Description When a person has uncomfortable thoughts or feelings, they may project these onto other people, assigning the thoughts or feelings that they need to repress to a convenient alternative target. Projection may also happen to obliterate attributes of other people with which we are uncomfortable.
We assume that they are like us, and in doing so we allow ourselves to ignore those attributes they have with which we are uncomfortable. Neurotic projection is perceiving others as operating in ways one unconsciously finds objectionable in yourself. Complementary projection is assuming that others do, think and feel in the same way as you. Complimentary projection is assuming that others can do things as well as you.
Projection also appears where we see our own traits in other people, as in the false consensus effect. Thus we see our friends as being more like us than they really are. Example I do not like another person. But I have a value that says I should like everyone.

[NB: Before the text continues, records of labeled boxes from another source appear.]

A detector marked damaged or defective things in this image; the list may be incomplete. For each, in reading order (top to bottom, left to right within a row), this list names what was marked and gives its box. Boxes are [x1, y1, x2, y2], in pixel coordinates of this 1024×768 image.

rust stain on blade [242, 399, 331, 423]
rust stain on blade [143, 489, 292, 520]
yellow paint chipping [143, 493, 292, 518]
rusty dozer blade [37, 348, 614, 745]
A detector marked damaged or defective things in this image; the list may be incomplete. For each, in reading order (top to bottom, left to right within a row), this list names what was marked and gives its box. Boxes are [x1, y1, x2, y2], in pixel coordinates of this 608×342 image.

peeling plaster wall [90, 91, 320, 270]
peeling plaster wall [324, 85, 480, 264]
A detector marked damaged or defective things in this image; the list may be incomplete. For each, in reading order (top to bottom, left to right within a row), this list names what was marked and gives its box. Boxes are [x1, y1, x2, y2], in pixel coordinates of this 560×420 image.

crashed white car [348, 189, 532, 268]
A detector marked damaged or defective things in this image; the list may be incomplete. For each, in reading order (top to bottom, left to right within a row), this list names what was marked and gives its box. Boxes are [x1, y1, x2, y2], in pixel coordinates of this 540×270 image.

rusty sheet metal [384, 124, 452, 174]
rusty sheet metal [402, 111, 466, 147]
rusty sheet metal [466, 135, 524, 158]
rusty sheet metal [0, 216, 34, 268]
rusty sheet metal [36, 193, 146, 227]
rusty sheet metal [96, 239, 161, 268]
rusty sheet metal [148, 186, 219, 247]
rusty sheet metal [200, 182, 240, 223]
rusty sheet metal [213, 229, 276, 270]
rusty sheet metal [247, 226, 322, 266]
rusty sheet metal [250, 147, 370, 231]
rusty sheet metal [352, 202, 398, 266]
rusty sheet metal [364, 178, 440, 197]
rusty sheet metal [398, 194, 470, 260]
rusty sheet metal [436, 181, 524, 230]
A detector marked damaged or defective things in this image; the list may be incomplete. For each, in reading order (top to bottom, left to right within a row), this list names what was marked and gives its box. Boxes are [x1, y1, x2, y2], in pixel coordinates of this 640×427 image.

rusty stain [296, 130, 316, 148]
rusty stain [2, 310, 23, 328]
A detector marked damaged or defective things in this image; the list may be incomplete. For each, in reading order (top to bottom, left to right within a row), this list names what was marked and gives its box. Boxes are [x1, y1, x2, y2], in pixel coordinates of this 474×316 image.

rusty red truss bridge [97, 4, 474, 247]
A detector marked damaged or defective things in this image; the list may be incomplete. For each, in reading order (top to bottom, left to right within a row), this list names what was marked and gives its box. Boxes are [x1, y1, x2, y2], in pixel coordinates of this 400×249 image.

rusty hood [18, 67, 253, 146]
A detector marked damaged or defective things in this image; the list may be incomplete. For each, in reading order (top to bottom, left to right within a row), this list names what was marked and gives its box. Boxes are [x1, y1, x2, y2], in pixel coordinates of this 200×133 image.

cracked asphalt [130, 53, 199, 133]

So I project onto them that they do not like me. This allows me to avoid them and also to handle my own feelings of dislike. An unfaithful husband suspects his wife of infidelity. A woman who is attracted to a fellow worker accuses the person of sexual advances. Discussion Projecting thoughts or emotions onto others allows the person to consider them and how dysfunctional they are, but without feeling the attendant discomfort of knowing that these thoughts and emotions are their own.
Now that I’ve seen parents managing the subject, in my 13th year, knock life with no options. In the ladies’ locker room she met Gerri Jordan, and didn’t even like playing baseball much.